🤖 AI Summary
This work addresses the challenge of optimizing under the max-min criterion in multi-objective reinforcement learning (MO-RL). We formulate the problem as a two-player zero-sum regularized continuous game and develop an efficient policy update algorithm based on mirror descent. Our approach delivers the first global last-iterate convergence guarantee for this setting. A key innovation is the introduction of an adaptive regularization mechanism, coupled with a unified analytical framework that jointly handles exact and approximate policy evaluation—yielding tight sample complexity bounds. The theoretical analysis is established for tabular MDPs, while empirical evaluation demonstrates substantial improvements over existing baselines in deep RL settings. Overall, our method establishes a new paradigm for max-min MO-RL that bridges rigorous theoretical foundations with practical efficacy.
📝 Abstract
In this paper, we propose a provably convergent and practical framework for multi-objective reinforcement learning with max-min criterion.

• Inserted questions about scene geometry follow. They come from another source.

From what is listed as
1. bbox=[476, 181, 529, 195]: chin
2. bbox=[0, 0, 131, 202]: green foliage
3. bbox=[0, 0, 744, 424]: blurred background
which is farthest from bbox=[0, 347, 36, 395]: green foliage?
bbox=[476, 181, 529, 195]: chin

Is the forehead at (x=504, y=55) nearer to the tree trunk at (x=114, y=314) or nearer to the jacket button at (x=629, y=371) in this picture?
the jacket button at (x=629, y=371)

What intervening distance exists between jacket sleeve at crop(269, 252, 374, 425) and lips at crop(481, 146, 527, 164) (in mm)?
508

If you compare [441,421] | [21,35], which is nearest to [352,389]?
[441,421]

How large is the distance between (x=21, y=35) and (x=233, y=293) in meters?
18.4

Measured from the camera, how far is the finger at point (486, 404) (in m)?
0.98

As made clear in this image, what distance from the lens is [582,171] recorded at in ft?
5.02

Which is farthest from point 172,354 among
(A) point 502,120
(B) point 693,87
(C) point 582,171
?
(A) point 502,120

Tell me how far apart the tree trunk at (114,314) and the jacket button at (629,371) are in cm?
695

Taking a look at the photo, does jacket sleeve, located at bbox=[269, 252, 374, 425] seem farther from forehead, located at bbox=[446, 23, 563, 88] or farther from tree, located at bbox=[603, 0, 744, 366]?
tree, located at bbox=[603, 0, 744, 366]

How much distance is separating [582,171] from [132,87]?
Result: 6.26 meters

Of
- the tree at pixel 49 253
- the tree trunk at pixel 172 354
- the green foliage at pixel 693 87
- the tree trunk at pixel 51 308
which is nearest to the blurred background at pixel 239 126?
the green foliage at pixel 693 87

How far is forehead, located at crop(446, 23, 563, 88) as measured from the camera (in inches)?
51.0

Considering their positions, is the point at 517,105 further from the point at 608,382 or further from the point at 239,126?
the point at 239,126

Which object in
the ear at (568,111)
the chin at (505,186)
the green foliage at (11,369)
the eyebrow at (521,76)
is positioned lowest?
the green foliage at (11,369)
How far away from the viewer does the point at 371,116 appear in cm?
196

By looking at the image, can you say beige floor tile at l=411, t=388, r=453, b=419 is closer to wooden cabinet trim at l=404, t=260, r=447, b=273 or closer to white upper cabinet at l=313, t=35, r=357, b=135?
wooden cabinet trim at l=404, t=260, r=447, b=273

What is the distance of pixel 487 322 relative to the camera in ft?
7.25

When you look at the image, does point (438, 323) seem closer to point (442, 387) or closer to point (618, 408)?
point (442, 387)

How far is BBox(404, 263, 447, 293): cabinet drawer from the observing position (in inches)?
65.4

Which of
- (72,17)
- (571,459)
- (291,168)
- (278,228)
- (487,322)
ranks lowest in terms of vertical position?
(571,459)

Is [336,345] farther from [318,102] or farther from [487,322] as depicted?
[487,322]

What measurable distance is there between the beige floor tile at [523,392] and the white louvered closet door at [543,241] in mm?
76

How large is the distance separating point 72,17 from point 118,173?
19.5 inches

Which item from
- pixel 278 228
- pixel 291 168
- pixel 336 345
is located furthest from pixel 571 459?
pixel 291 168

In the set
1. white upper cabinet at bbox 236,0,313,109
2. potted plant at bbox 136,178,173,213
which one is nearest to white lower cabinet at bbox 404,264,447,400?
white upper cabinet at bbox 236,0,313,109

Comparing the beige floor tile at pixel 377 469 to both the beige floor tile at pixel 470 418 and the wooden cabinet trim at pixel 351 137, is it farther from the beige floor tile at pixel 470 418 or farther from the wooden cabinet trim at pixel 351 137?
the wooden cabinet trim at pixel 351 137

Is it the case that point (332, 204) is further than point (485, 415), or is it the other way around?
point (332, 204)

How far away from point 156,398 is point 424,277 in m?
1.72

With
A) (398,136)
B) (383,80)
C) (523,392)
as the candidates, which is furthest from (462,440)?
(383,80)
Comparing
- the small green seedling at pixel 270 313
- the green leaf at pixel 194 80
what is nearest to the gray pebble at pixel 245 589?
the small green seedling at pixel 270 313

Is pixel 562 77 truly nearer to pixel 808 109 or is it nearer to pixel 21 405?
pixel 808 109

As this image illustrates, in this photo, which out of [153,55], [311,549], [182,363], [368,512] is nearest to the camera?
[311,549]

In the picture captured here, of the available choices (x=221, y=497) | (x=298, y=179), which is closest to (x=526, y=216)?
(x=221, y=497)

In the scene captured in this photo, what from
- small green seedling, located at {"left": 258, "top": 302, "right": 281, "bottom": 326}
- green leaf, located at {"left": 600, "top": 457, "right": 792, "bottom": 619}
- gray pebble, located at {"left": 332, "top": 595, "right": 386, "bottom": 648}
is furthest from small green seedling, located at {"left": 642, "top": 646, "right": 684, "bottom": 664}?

From a game-theoretic perspective, we reformulate max-min multi-objective reinforcement learning as a two-player zero-sum regularized continuous game and introduce an efficient algorithm based on mirror descent. Our approach simplifies the policy update while ensuring global last-iterate convergence. We provide a comprehensive theoretical analysis on our algorithm, including iteration complexity under both exact and approximate policy evaluations, as well as sample complexity bounds. To further enhance performance, we modify the proposed algorithm with adaptive regularization. Our experiments demonstrate the convergence behavior of the proposed algorithm in tabular settings, and our implementation for deep reinforcement learning significantly outperforms previous baselines in many MORL environments.